Crash Course Album

27 June 2013 | 10:45 am | Michael Smith

"We felt that the album had to be this collection of songs that had been written over the past year because that kind of defines the start of Splashh. Now we’re experimenting a bit more."

Fresh out of high school, Toto Vivian left Australia for London, but it was in Byron Bay a couple of summers ago that he met New Zealander, singer Sasha Carlson, and struck up a musical friendship that saw them back in London learning how to play guitar, write songs and record them in Vivian's Hackney bedroom. Twelve months of experimenting later, they've released their debut album, Comfort.

“A year ago I wouldn't have thought we'd have an album out that's been self-produced and done at home,” a still pleasantly surprised Vivian admits. “Since I moved to London five years ago, I started recording myself and trying to learn how to produce stuff, and also teach myself guitar at the same time, and during those years I've just spent endless hours in my bedroom just messing about with effects. It's a pretty simple setup, really; I've just got Logic Pro on my laptop, a couple of cheap microphones, and it's all done in the computer – no hardware. There's no real secret to it – I guess it's how you listen to it and how you try and create something. For me it's all in the ears – if it sounds good, it's good. Lots of distortion, delay and reverb. I don't worry about all the technical science behind it. I mean it's good to know but sometimes people get too caught up in the science of mixing and recording I think.

“Sasha and I would literally just sit in my room and we'd be bashing it out on the drum machine trying to make it sound as live as possible to play with it. I just used Reason, ReDrum, just kind of like '60s drum samples. It's, like, all Logic Pro plug-ins pretty much. That way we wrote most of the album, pretty much straightaway, before we even had a drummer. And now live, Jake [ex-The Checks drummer Jacob Moore, an old friend of Carlson's, who was flown in from New Zealand a week before the band's first gig] has transcribed all the beats that we wrote and made them his own, which is good.”

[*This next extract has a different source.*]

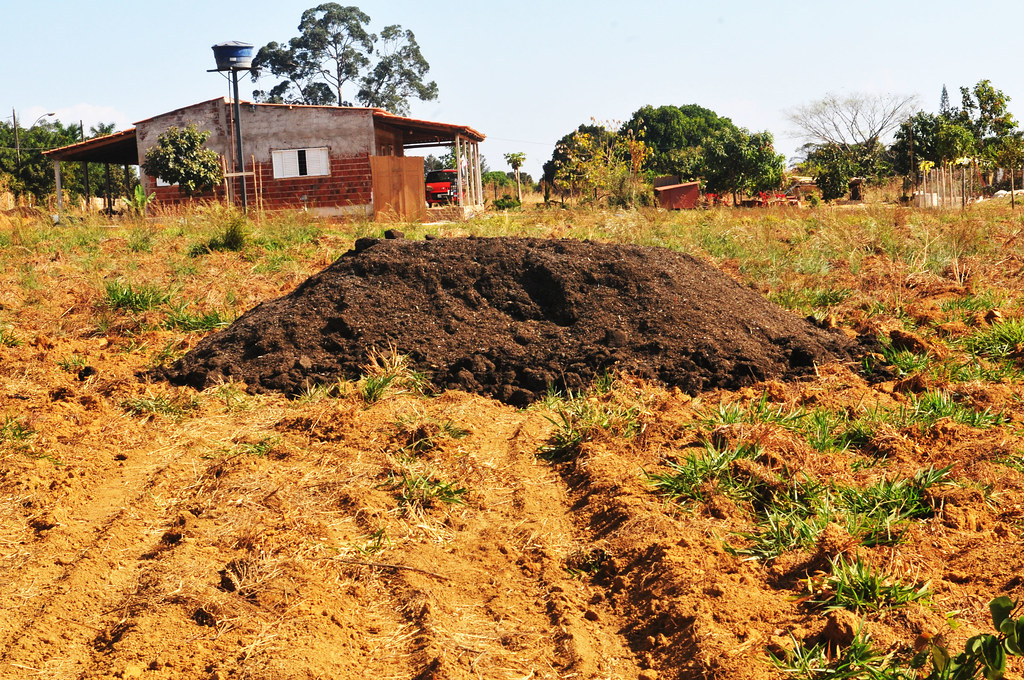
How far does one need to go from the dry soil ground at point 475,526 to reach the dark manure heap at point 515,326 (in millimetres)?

Completing the four-piece line-up of Splashh is Englishman Thomas Beal on bass, though again, he isn't on the debut album.

Don't miss a beat with our FREE daily newsletter

“We just play Fender Stratocasters and actually all the bass was recorded through the guitar – I just dropped the pitch on it… and that's the bass. I think it sounded a little bit more twangier than the actual bass guitar itself. So that's a little technique we used over the year whilst we were recording the album. We just kept dodging all these obstacles,” Vivian laughs, “and just found our way on how to record a bass without having a bass. But it actually turned out working out – I don't know; I guess it's the sound of the album.”

Logic Pro is, of course, a hybrid 32/64 bit digital audio workstation and MIDI sequencer software application originally designed by German software company Emagic, which company Apple bought in 2002, and runs on the Apple Mac OS X platform. The latest update is Logic Pro 9, with built-in library browsers to more easily navigate thousands of instrument and effect settings, Apple Loops and more.

“I guess it's a bit of a cheat really, using all the amp designers and stuff [on Logic Pro] but I guess now it's got me prepared to move forward and experiment in an actual studio – you know, mic'ing up things.”

Recorded, engineered, produced and mixed in Vivian's bedroom, the band then sent the finished product to RAK Studios to be mastered through analogue tape machines “to add a little more warmth to it”.

RAK Recording Studios were originally set up in 1976 by record producer Mickie Most, who converted a Victorian schoolhouse and church hall in London's St John's Wood into a state-of-the-art recording studio complex with full residential facilities. RAK Mastering offers basic, DDP image and online mastering options, the latter launched three years ago, utilising a combination of state of the art and vintage equipment, including analogue gear dating right back to the 1950s.

Splashh released two proper singles – Need It and Vacation – last year in the UK, both of which feature on the album, as well as a very limited edition – 50 copies only – of another song, All I Wanna Do, also on the album, on the cassette-only boutique label Kissability, which “sets out to celebrate the old cassette format whilst also embracing the digital age”.

“We felt that the album had to be this collection of songs that had been written over the past year because that kind of defines the start of Splashh. Now we're experimenting a bit more. With a live rhythm section, the dynamics have widened and playing live – we've been playing live now for eight months – we all sort of get it and even in soundchecks we're jamming out new ideas. It's all very exciting.

After a lightning visit to play Sydney and Melbourne, Splashh are heading back to the UK to support The Rolling Stones at Hyde Park.

“To be honest with you, I thought it was an April Fools' joke,” Vivian admits. “Our manager sent us a text, saying, 'Yeah, we're looking at this Rolling Stones gig' and I thought he must have meant one of the other bands he manages!”